[BioC] VCF predictCoding(...) providing inconsistent results?
Valerie Obenchain
vobencha at fhcrc.org
Wed Jan 23 06:02:16 CET 2013
Hi Murat,
Sorry for the delayed response, I've been out of town. I can't reproduce
this error because I don't have the alleles for the range. Can you send
a small subset of the VCF?
The seqlevel preprocessing is still necessary to make the annotation and
VCF file match. This can be done with renameSeqlevels() or seqlevels().
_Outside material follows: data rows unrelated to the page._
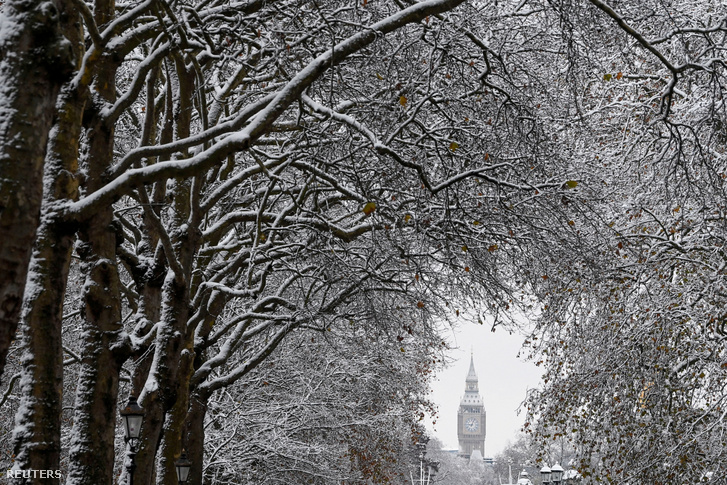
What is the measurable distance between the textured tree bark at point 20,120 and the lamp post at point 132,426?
4.47 meters

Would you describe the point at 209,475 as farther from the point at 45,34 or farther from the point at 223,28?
the point at 45,34

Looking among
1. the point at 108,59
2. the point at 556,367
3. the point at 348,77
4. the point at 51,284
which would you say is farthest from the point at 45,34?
the point at 556,367

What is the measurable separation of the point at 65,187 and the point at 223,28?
240 cm

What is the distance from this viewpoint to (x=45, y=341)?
5.55 metres

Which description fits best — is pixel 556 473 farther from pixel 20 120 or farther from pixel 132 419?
pixel 20 120

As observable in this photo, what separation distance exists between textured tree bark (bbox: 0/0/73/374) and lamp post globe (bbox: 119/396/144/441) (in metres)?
4.46

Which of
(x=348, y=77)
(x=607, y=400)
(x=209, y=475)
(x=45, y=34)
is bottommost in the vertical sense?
(x=209, y=475)

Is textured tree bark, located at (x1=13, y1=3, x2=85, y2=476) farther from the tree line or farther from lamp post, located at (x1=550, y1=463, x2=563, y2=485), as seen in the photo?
lamp post, located at (x1=550, y1=463, x2=563, y2=485)

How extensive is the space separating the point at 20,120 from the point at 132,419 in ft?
16.2

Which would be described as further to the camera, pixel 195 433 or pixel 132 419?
pixel 195 433

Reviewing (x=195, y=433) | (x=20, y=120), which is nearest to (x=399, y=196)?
(x=195, y=433)

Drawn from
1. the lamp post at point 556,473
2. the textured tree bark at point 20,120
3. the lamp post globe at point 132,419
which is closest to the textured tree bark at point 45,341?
the lamp post globe at point 132,419

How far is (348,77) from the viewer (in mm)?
9047

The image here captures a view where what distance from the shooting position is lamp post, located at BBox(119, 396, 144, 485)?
7312mm
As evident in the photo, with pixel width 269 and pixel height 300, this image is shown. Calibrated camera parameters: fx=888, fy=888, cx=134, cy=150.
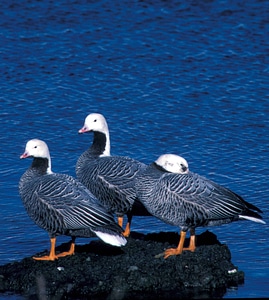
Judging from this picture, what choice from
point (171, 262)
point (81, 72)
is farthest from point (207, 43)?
point (171, 262)

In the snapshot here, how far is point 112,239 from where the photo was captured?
10.1 meters

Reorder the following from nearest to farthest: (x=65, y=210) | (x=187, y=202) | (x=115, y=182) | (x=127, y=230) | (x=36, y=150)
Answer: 1. (x=65, y=210)
2. (x=187, y=202)
3. (x=36, y=150)
4. (x=115, y=182)
5. (x=127, y=230)

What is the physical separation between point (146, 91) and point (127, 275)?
24.4 feet

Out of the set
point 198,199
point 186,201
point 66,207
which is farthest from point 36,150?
point 198,199

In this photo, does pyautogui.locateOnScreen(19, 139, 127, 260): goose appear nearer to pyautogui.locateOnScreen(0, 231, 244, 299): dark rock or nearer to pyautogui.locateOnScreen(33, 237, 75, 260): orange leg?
pyautogui.locateOnScreen(33, 237, 75, 260): orange leg

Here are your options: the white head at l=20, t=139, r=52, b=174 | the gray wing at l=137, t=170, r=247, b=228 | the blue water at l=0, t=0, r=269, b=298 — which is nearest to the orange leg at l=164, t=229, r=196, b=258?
the gray wing at l=137, t=170, r=247, b=228

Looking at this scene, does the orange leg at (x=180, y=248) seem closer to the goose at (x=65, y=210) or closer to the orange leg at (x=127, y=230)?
the goose at (x=65, y=210)

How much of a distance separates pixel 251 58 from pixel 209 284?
9.40 meters

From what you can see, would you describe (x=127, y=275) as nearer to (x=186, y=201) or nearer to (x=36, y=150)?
(x=186, y=201)

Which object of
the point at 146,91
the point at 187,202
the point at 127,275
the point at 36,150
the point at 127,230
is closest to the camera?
the point at 127,275

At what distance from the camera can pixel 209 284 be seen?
33.2ft

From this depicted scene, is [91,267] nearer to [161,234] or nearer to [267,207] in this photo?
[161,234]

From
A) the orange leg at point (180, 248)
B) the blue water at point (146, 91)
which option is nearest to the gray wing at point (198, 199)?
the orange leg at point (180, 248)

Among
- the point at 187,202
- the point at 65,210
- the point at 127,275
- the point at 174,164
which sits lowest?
the point at 127,275
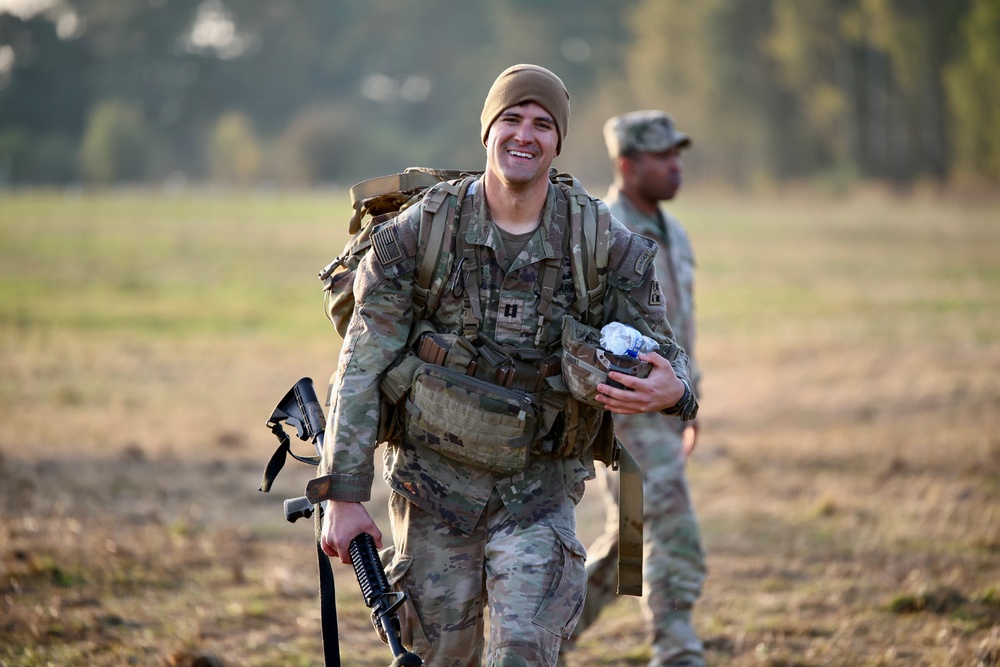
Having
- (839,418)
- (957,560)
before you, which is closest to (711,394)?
(839,418)

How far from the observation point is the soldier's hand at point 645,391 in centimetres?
362

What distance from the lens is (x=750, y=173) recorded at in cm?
5756

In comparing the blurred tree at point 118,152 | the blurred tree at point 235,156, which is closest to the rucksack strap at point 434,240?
the blurred tree at point 118,152

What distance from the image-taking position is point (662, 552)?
5426mm

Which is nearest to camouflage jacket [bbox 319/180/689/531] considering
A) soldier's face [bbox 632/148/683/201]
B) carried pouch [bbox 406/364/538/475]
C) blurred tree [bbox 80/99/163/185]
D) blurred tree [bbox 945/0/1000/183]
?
carried pouch [bbox 406/364/538/475]

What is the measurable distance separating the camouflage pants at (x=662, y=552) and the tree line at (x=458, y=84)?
37759 mm

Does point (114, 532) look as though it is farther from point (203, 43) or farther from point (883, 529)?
point (203, 43)

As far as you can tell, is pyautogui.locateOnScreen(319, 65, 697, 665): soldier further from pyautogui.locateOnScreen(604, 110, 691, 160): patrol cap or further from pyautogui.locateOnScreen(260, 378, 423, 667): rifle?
pyautogui.locateOnScreen(604, 110, 691, 160): patrol cap

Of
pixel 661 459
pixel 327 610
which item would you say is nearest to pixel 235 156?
pixel 661 459

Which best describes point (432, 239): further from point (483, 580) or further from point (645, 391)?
point (483, 580)

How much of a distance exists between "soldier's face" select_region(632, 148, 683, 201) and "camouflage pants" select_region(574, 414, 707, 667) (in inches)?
48.3

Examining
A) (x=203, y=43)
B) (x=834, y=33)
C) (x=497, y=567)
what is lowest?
(x=497, y=567)

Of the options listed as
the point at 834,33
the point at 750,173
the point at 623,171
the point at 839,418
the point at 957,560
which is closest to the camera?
the point at 623,171

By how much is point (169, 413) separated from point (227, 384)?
198 cm
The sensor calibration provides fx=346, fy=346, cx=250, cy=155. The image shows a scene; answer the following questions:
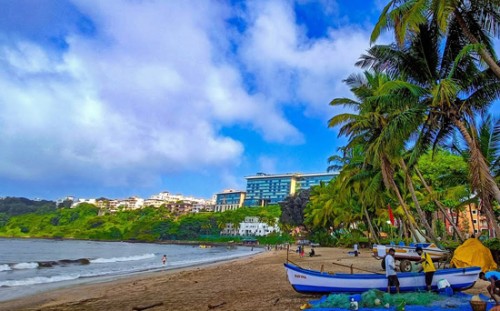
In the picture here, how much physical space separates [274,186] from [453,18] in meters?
172

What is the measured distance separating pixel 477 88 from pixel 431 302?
8066mm

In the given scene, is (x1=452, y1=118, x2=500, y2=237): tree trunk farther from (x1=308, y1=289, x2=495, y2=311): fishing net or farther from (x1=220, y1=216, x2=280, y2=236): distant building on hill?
(x1=220, y1=216, x2=280, y2=236): distant building on hill

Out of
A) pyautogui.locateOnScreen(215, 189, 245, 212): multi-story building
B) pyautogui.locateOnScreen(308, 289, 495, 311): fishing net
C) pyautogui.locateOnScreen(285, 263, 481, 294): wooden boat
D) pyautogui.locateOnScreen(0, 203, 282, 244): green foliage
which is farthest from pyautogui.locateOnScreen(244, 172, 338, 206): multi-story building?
pyautogui.locateOnScreen(308, 289, 495, 311): fishing net

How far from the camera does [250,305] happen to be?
963 cm

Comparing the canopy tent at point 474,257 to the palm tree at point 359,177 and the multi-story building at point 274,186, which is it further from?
the multi-story building at point 274,186

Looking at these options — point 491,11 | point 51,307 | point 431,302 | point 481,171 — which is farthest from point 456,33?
point 51,307

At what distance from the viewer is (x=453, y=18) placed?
11867 millimetres

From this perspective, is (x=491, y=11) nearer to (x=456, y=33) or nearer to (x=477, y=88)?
(x=456, y=33)

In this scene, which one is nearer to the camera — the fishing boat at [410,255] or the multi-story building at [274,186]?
the fishing boat at [410,255]

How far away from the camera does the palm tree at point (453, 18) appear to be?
9948 mm

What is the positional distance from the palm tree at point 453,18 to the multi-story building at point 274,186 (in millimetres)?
163731

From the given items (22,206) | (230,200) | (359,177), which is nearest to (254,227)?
(230,200)

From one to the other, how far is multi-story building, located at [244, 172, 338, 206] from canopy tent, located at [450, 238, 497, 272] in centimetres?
16268

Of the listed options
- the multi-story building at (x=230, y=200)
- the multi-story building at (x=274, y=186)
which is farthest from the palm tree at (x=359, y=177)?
the multi-story building at (x=230, y=200)
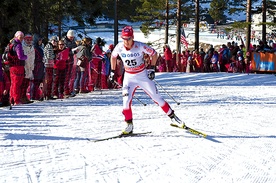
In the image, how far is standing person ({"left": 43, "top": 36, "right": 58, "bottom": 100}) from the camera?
41.8ft

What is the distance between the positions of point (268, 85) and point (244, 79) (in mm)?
2709

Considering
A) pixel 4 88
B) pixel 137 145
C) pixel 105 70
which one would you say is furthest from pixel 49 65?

However removing the structural variants is no longer needed in >=
VariantAnnotation 1.5.28 in the devel branch. From that version on
predictCoding() will ignore structural variants and return results for
non-structural only.
Valerie
On 01/15/13 13:57, Murat Tasan wrote:
> i should add that i actually had to pre-process the vcf file a bit to
> remedy two problems:
>
> (1) i changed the seqlevels like so:
>
> seqlevels(vcf)<- sprintf("chr%s", seqlevels(vcf))
>
> and (2) i had to remove structural variants, but i think i did this
> without corrupting the resulting vcf structure... here's that bit of
> code:
>
> structural_lix<- rep(FALSE, length(alt(vcf)))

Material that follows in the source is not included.